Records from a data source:
<<<<
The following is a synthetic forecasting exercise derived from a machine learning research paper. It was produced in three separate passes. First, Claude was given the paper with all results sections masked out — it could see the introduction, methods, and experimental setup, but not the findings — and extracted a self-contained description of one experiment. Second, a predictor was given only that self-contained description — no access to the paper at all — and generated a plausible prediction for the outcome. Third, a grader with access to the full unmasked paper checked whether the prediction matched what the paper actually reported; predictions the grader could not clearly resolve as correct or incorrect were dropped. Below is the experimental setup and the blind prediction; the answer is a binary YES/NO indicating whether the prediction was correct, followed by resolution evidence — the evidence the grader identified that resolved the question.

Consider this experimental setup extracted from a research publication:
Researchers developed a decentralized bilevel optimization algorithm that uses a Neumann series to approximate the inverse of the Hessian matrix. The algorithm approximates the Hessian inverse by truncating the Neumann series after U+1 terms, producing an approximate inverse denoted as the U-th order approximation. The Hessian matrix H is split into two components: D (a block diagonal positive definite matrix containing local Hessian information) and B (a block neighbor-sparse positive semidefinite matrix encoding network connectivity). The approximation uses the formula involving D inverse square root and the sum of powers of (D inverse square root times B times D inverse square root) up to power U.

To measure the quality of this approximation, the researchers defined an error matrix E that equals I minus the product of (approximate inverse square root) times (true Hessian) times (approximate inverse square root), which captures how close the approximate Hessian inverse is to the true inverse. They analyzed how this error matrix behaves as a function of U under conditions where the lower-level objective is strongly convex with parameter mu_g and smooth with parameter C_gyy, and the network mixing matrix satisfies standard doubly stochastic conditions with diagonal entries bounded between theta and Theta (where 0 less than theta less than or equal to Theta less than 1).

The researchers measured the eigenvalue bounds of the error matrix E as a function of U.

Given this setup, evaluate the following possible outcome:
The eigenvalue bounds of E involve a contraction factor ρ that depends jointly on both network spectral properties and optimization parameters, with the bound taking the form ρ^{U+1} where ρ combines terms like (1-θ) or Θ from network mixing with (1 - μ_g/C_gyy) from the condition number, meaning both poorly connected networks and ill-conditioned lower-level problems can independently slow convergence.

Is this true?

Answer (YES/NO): NO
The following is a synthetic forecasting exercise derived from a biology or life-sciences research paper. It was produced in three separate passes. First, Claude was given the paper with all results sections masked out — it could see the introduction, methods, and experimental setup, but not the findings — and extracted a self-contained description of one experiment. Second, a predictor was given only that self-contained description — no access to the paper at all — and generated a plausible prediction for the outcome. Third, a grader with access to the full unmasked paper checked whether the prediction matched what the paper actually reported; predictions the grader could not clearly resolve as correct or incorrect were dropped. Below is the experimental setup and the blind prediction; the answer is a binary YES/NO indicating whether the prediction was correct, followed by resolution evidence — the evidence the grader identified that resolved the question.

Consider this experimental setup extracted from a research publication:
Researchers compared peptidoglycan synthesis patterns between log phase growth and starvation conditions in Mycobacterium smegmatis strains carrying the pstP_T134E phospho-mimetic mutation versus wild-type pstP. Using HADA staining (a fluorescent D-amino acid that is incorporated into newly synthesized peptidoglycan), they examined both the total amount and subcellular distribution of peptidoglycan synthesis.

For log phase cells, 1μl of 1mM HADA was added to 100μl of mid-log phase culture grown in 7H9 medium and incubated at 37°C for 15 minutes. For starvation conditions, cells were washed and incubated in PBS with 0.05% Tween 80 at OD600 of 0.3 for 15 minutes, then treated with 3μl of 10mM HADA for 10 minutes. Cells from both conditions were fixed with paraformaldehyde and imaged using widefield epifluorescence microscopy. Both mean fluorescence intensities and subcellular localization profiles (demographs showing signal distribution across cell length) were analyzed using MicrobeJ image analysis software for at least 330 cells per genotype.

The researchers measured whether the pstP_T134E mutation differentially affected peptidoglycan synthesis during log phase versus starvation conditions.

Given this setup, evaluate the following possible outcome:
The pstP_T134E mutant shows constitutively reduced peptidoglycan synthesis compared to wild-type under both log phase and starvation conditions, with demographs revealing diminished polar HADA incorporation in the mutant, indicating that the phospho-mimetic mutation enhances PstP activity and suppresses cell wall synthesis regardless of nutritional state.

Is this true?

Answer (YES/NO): NO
>>>>
__About this task__: Search the records line by line for the word "eigenvalue" and copy every line where it appears.

__Written response__:
The researchers measured the eigenvalue bounds of the error matrix E as a function of U.
The eigenvalue bounds of E involve a contraction factor ρ that depends jointly on both network spectral properties and optimization parameters, with the bound taking the form ρ^{U+1} where ρ combines terms like (1-θ) or Θ from network mixing with (1 - μ_g/C_gyy) from the condition number, meaning both poorly connected networks and ill-conditioned lower-level problems can independently slow convergence.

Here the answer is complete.